Since 2012, Edinburgh, Scotland-based biofuel juggernaut Celtic Renewables Ltd. has been paving the way towards a brighter future for humankind. That’s because the company, a spinoff from Edinburgh Napier University, has been quietly developing biobutanol. Well, not quietly over there, where the government recently fermented Celtic’s operation with a £9 million grant to build a full-on biobutanol plant, scheduled to open in 2019. Oh, and biobutonal is a fancy name for a biofuel engineered from the waste generated by the Tullibardine Scotch distillery in Blackford, a sleepy little village located about 75 clicks north of Edinburgh.
Yes, you read that right. We’re sitting here debating “clean coal” and fucking fracking, while the Scots have figured out how to make auto fuel from the leftover sludge at the local Scotch factory. It’s kind of like how hot dogs are made, but instead of being comprised of lips and assholes and the ability to fuel your trip to the 4AM bars, biobutanol is made from draff and pot ale, and can fuel the taxi that will take you to the 4AM bars.
No, Celtic Renewables isn’t turning pot into petroleum (Big Marijuana, are you listening?), but rather taking Tullibardine’s leftover kernels of barley (draff) and yeasty liquid left over from fermentation (pot ale), waving a magic wand, and somehow turning whiskey into auto fuel that can work to run any car’s engine.
The company’s president and founder (and probably the best roommate you could have asked for in college), Professor Martin Tangney, told the BBC “This is the first time in history that a car has ever been driven with a biofuel produced from whiskey production residues.” He added, “It is fitting to do this historic drive in Scotland, which is famous not just for its world-renowned whiskey but also for being a powerhouse for renewable energy.”
While none of this is news for the Whiskeymobile enthusiasts among us, the big story this week is that Celtic Renewables successfully test-drove the first biobutanol-fueled automobile.

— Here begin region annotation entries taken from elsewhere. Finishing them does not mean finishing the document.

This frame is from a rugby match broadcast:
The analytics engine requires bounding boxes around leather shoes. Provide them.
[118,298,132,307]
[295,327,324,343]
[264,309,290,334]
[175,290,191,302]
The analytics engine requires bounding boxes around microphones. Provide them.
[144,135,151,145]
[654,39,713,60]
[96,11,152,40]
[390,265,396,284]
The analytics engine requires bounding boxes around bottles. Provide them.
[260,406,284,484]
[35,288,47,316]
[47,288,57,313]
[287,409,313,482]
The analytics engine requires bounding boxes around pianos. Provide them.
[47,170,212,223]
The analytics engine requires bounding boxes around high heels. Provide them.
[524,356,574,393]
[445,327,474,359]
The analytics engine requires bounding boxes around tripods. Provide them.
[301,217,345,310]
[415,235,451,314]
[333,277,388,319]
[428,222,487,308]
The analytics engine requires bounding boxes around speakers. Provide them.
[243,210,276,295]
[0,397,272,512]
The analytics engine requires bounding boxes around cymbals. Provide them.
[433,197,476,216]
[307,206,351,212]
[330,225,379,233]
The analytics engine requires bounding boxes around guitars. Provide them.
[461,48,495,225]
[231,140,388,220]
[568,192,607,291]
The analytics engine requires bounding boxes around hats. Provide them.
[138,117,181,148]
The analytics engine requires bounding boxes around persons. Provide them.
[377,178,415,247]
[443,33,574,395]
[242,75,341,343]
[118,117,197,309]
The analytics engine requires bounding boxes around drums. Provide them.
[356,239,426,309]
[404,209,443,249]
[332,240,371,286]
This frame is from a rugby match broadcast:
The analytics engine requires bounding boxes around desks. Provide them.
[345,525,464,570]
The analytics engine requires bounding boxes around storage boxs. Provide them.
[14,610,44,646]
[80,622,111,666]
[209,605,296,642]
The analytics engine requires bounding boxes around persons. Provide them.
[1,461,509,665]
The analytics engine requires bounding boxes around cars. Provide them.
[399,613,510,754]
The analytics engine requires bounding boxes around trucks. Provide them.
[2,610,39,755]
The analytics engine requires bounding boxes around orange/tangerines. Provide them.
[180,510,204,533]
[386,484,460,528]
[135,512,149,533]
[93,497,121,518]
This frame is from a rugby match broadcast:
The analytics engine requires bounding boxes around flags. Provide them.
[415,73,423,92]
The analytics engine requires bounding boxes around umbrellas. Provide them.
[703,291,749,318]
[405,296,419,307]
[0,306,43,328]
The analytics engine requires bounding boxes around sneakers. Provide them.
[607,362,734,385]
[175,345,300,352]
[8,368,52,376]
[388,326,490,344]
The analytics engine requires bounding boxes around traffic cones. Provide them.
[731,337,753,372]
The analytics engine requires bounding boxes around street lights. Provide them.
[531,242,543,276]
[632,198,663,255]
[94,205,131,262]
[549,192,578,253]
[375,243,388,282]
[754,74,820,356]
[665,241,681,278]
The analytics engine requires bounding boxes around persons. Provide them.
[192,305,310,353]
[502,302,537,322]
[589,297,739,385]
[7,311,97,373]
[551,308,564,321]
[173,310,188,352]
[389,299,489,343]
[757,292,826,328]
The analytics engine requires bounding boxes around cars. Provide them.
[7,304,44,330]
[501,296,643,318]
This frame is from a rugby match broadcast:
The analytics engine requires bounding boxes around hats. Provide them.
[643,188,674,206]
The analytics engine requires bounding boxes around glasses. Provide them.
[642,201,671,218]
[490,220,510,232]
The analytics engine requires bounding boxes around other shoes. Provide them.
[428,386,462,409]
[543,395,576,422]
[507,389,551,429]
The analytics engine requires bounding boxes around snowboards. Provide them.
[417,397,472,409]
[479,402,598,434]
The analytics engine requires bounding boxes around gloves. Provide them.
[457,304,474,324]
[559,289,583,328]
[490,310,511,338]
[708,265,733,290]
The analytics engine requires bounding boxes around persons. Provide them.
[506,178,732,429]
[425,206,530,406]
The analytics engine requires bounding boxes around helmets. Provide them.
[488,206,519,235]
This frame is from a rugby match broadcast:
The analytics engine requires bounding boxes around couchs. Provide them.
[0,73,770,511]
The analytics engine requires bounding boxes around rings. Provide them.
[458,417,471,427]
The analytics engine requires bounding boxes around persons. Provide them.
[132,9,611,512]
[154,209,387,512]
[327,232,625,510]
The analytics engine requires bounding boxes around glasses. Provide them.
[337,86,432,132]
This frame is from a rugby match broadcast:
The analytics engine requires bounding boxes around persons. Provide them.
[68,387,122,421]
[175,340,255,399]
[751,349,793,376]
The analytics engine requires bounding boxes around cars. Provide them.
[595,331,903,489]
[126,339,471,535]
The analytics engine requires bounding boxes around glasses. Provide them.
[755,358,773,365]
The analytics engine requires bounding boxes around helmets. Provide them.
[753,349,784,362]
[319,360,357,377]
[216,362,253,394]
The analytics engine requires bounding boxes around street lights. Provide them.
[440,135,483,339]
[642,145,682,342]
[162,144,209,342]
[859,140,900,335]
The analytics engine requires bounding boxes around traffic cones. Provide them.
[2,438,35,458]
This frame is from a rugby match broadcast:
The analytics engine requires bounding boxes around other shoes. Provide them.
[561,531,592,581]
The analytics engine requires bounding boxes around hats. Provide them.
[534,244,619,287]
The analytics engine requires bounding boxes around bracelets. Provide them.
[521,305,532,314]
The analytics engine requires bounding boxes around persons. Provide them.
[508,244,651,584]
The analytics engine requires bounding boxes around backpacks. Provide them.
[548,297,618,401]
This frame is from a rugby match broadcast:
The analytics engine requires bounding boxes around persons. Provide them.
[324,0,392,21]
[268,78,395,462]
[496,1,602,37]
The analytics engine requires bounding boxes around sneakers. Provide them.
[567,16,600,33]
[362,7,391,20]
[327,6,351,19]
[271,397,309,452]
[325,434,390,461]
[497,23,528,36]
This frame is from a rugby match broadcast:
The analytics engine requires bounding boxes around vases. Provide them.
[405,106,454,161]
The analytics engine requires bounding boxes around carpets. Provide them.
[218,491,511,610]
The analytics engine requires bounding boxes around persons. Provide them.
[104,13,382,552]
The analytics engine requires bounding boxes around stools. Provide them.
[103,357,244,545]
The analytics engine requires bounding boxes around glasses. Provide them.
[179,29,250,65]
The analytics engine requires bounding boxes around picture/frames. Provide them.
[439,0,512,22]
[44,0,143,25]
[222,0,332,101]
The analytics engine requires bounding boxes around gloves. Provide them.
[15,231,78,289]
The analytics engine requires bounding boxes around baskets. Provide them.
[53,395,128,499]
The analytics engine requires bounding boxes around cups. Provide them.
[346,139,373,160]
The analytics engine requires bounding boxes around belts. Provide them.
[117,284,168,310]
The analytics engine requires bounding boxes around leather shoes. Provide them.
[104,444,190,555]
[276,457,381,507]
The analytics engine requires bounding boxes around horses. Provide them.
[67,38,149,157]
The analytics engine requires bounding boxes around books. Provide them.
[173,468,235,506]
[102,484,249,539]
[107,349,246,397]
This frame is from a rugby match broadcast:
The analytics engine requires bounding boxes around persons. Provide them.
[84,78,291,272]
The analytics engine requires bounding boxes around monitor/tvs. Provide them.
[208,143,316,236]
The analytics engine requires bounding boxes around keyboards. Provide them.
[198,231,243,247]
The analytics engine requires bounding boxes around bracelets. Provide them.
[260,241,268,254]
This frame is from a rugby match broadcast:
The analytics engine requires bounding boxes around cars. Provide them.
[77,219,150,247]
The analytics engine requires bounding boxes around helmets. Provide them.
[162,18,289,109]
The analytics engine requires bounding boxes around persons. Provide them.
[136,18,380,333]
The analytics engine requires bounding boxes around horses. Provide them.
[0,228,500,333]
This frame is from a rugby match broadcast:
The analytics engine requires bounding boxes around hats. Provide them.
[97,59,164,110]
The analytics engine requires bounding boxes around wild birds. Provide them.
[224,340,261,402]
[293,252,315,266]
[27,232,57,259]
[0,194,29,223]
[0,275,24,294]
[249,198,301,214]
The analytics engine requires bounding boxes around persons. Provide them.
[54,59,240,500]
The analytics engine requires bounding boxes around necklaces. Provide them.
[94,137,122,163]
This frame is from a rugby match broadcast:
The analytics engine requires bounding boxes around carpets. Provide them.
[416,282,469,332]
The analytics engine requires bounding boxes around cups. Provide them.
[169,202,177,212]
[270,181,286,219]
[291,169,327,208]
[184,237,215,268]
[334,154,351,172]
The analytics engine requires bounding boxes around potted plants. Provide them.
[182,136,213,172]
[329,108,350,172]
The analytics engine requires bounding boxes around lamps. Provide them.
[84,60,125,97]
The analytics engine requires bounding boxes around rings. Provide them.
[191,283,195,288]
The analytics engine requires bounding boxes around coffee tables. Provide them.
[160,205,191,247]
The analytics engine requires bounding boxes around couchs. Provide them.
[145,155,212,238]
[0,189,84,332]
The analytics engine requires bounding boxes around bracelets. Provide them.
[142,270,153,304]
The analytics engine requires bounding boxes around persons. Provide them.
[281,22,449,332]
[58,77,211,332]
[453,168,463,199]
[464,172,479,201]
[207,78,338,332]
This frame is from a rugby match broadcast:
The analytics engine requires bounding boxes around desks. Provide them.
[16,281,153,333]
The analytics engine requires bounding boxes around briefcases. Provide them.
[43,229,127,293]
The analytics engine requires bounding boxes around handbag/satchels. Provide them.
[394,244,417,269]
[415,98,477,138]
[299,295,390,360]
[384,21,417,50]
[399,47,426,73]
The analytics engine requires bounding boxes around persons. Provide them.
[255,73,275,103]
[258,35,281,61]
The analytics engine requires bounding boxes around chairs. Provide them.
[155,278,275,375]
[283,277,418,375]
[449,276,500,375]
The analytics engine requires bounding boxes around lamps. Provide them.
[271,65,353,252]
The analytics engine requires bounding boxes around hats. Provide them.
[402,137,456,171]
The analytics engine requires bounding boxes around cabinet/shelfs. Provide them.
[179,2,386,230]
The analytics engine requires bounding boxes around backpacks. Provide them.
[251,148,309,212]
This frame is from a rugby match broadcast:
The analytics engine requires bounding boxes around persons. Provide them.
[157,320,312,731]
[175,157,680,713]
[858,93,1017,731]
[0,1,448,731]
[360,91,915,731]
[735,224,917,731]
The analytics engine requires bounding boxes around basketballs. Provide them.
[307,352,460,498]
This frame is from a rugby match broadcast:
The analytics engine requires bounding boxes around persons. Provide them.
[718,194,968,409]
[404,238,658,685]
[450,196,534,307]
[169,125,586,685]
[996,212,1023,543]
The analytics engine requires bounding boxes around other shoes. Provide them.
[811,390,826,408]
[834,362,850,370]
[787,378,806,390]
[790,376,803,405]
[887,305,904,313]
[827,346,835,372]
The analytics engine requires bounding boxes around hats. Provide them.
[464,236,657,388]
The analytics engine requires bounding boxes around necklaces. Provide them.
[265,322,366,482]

BBC Scotland reporter Lisa Summers was behind the wheel for the Whiskeymobile’s maiden journey, and said that the car “fell smooth” on the short jaunt, and didn’t notice any difference from a regular ol’ Petrolmobile. No mention was made about how the Whiskeymobile compared to the Ginmobile. Also, we’re pretty sure that there is no Ginmobile.
The BBC also reported that Celtic Renewables will be targeting other whiskey-producing countries, such as Japan, India and these United States. Kentucky, we’re putting you on notice! Let’s catch up to Scotland. Give us the Bourbonmobile!